光渦は軌道角運動量を持つ特殊な光で、量子技術やフォトニクス分野で注目されている。一方、従来技術では同時に生成できる数や扱える出力に制約があり、「多数生成」と「高出力化」の両立は難しい課題とされてきた。
今回の研究では、光渦を記述する光学モード理論を再構築し、多ビーム干渉技術と組み合わせたという。これにより、特殊材料や複雑な制御を用いず、既存の光学素子のみで、多数かつ高出力の光渦生成を可能にしたとしている。

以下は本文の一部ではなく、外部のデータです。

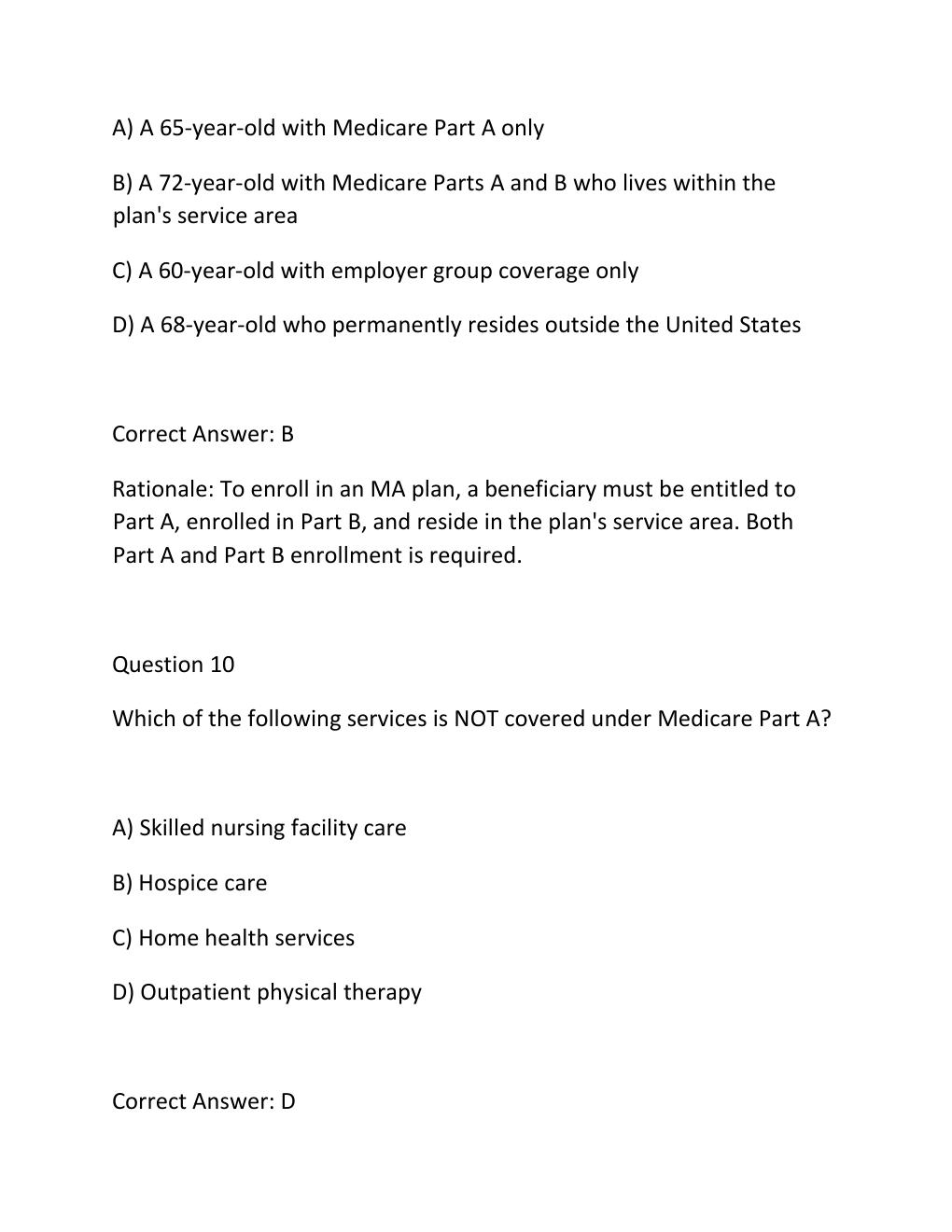 A) A 65-year-old with Medicare Part A only

B) A 72-year-old with Medicare Parts A and B who lives within the plan's service area

C) A 60-year-old with employer group coverage only

D) A 68-year-old who permanently resides outside the United States

Correct Answer: B

Rationale: To enroll in an MA plan, a beneficiary must be entitled to Part A, enrolled in Part B, and reside in the plan's service area. Both Part A and Part B enrollment is required.

Question 10

Which of the following services is NOT covered under Medicare Part A?

A) Skilled nursing facility care

B) Hospice care

C) Home health services

D) Outpatient physical therapy

Correct Answer: D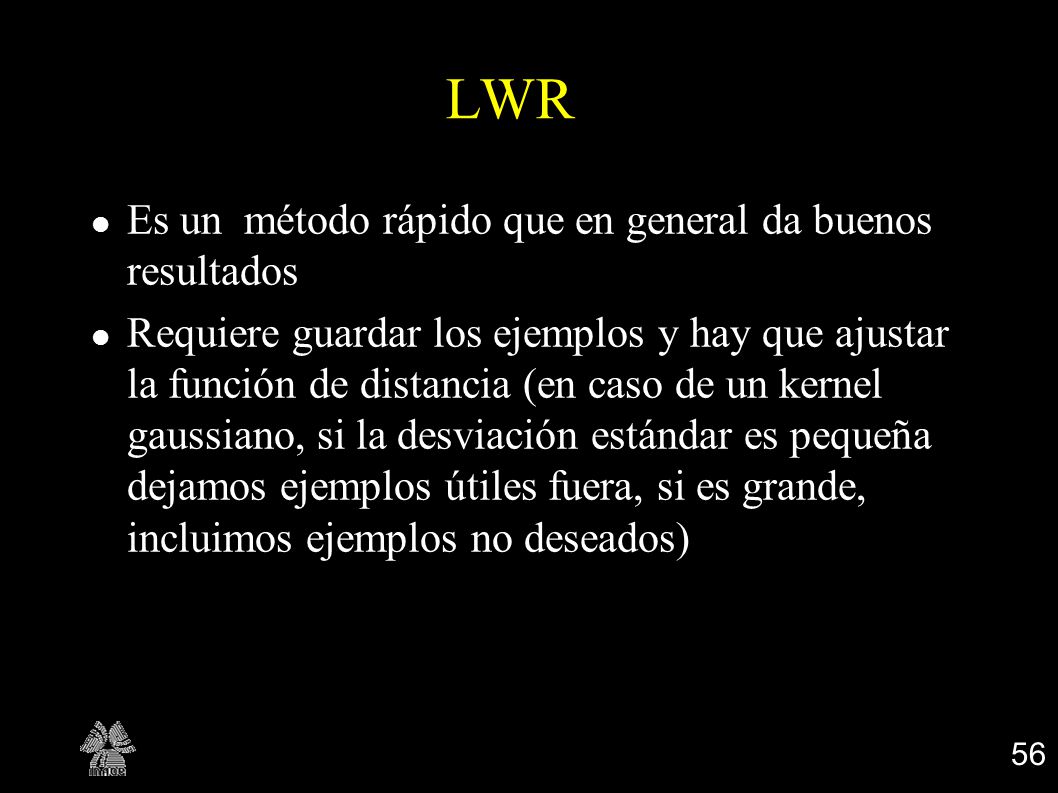 LWR

- Es un método rápido que en general da buenos resultados
- Requiere guardar los ejemplos y hay que ajustar la función de distancia (en caso de un kernel gaussiano, si la desviación estándar es pequeña dejamos ejemplos útiles fuera, si es grande, incluimos ejemplos no deseados)

inaoe

56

研究グループによると、従来手法と比べて光渦数とピーク出力の両面で1,000倍以上の向上を達成したという。実験では、生成された各光渦が明瞭な特異点構造を持つことも確認した。この技術の特長は、数千の光渦を同時に扱える「超並列性」にあるという。多数の空間点を同時に励起・制御できるため、従来は逐次的に行っていた光制御を空間的に並列化できるとしている。

また、研究グループは、メガワット級の光渦アレイを用いた銅表面加工により、キラル・ナノ構造の形成を確認したという。高強度条件下でも光渦構造が有効に機能することを示したという。
この成果は、超並列レーザー加工のほか、広帯域キラルフォトニクスや高強度光場における軌道角運動量の研究などへの展開が期待される。量子技術や生命科学分野においても、新たな光−物質相互作用の制御基盤として応用が見込まれている。